**WHAT IS BEING ASKED**
Repeat the records exactly. Leave out the pictures.

(Saved entries)
▼▼▼
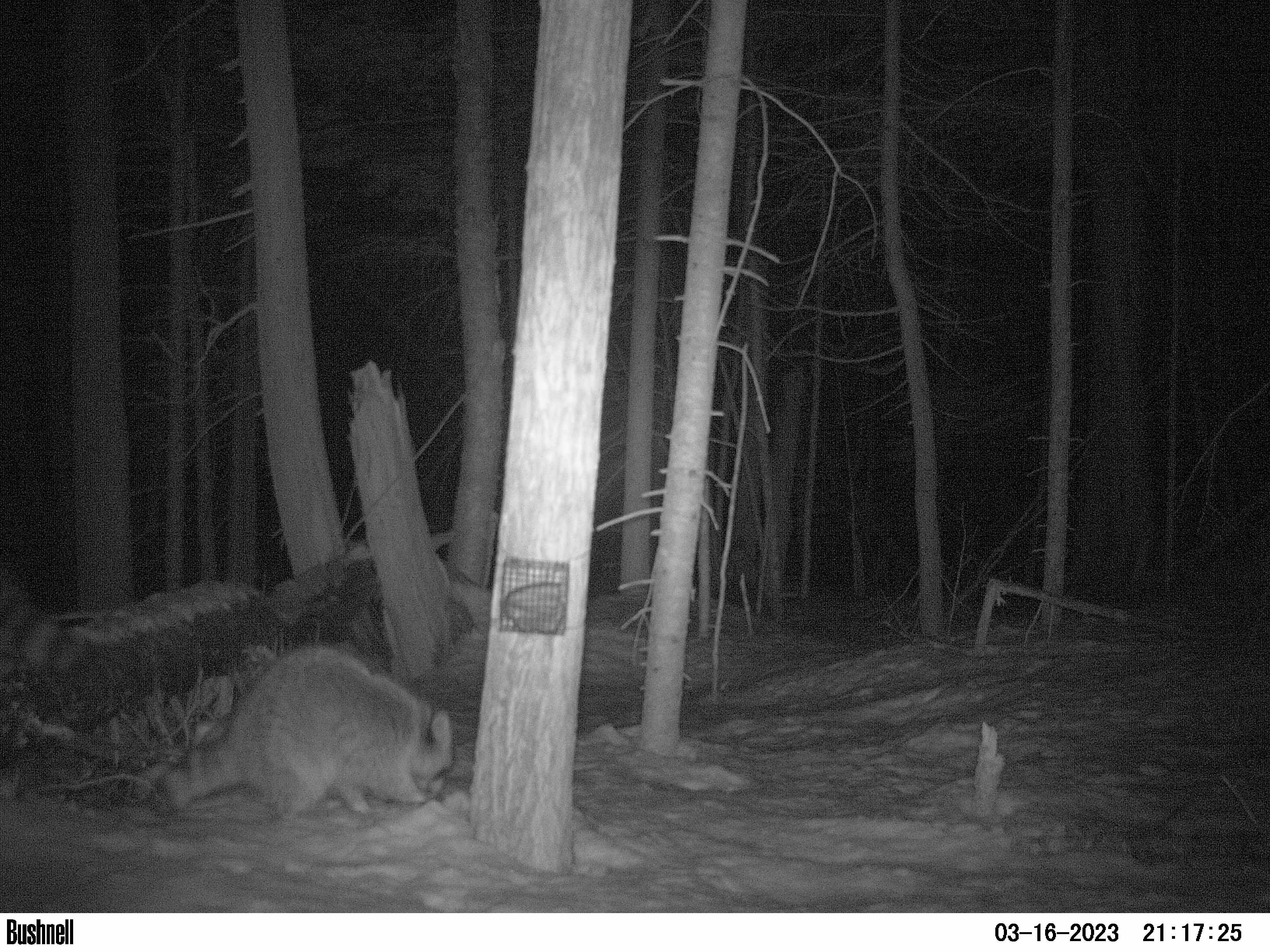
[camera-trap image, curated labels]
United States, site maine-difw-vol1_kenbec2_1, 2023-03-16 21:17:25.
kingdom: Animalia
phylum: Chordata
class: Mammalia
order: Carnivora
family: Procyonidae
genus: Procyon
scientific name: Procyon lotor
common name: raccoon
Raccoon (Procyon lotor).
▲▲▲
**SOLVED EXERCISE**
[camera-trap image, curated labels]
United States, site maine-difw-vol1_kenbec2_1, 2023-03-16 21:17:25.
kingdom: Animalia
phylum: Chordata
class: Mammalia
order: Carnivora
family: Procyonidae
genus: Procyon
scientific name: Procyon lotor
common name: raccoon
Raccoon (Procyon lotor).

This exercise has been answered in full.